Oleh: Muhammad Fahri
REPUBLIKA.CO.ID, JAKARTA -- Keberhasilan adalah hal yang sangat membahagiakan. Orang yang berusaha pastilah mendambakan sebuah keberhasilan. Seseorang yang sedang menuntut ilmu (thalab al-ilmi) menginginkan keberhasilan dalam belajarnya. Seorang petani yang sedang menanam padi mengharapkan panen yang sangat melimpah. Seorang yang sedang ditimpa cobaan ataupun musibah pastilah menginginkan keberhasilan dalam melewati musibah maupun cobaan tersebut.
Kita bisa belajar dari kisah Nabi Ayub AS yang diberi cobaan oleh Allah berupa penyakit. Kemudian, beliau menyeru kepada Sang Khalik, "Wahai Tuhanku, sesungguhnya aku telah ditimpa penyakit dan Engkau adalah Tuhan yang Maha Penyayang di antara semua Penyayang". (QS 21:83). Karena kesabarannya maka Allah memperkenankan seruan Nabi Ayub AS. Kemudian, Allah SWT melenyapkan penyakit yang ada padanya dan Allah kembalikan keluarganya, bahkan Allah lipat gandakan jumlah mereka sebagai suatu rahmat dan untuk menjadi peringatan bagi semua yang menyembah Allah.

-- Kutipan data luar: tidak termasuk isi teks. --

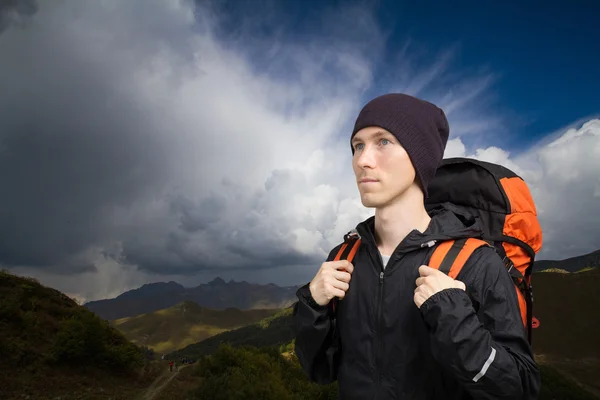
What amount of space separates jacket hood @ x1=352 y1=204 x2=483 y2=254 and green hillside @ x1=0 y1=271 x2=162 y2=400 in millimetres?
18693

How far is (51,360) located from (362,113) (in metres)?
22.6

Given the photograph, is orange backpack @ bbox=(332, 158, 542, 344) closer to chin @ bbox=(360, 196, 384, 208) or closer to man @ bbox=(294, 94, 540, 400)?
man @ bbox=(294, 94, 540, 400)

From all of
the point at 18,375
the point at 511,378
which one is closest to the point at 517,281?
the point at 511,378

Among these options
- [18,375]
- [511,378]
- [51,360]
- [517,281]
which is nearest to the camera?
[511,378]

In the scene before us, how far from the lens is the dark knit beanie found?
95.5 inches

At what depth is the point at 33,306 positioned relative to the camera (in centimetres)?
2484

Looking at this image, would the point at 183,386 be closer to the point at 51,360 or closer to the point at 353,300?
the point at 51,360

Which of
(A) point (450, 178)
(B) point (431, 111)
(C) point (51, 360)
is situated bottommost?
(C) point (51, 360)

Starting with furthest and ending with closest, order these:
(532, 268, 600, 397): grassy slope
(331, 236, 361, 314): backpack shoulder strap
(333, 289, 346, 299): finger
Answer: (532, 268, 600, 397): grassy slope
(331, 236, 361, 314): backpack shoulder strap
(333, 289, 346, 299): finger

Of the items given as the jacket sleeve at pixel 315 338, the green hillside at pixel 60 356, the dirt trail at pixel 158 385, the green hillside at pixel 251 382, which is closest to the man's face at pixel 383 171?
the jacket sleeve at pixel 315 338

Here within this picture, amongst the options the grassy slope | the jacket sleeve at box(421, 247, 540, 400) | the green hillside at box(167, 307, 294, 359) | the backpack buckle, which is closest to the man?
the jacket sleeve at box(421, 247, 540, 400)

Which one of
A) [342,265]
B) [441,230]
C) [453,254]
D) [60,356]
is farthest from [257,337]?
[453,254]

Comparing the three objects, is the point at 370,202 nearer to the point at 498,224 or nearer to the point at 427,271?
the point at 427,271

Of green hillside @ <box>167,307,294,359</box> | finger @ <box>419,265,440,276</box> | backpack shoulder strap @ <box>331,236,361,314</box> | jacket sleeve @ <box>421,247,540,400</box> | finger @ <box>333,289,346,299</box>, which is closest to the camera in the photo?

Kita juga bisa mengambil ibrah dari kisah Nabi Zakaria AS tatkala ia berdoa kepada Allah SWT dengan suara yang lembut. "Wahai Tuhanku, sesungguhnya tulangku telah lemah dan kepalaku telah ditumbuhi uban, dan aku belum pernah kecewa dalam berdoa kepada Engkau, wahai Tuhanku, sesungguhnya aku khawatir terhadap mawaliku". (QS 19: 4-5). Yaitu, orang-orang yang akan mengendalikan dan melanjutkan urusan sepeninggalnya.
Saat itu, Nabi Zakaria AS mengkhawatirkan kalau mereka tidak dapat melaksanakan urusan itu dengan baik karena tidak seorang pun di antara mereka yang dapat dipercayainya. Nabi Zakaria AS pun meminta dianugerahi seorang anak sedangkan istrinya adalah seorang yang mandul. Kemudian beliau berdoa, "Wahai Tuhanku, janganlah Engkau membiarkan aku hidup seorang diri dan Engkaulah waris yang paling baik".(QS 21: 89). Berkat kesabaran dan ketawakalannya maka Allah mengabulkan doa Nabi Zakaria dengan memberikannya keturunan, yaitu seorang anak laki-laki bernama Yahya, padahal ia sudah tua renta dan istrinya pun sudah divonis mandul.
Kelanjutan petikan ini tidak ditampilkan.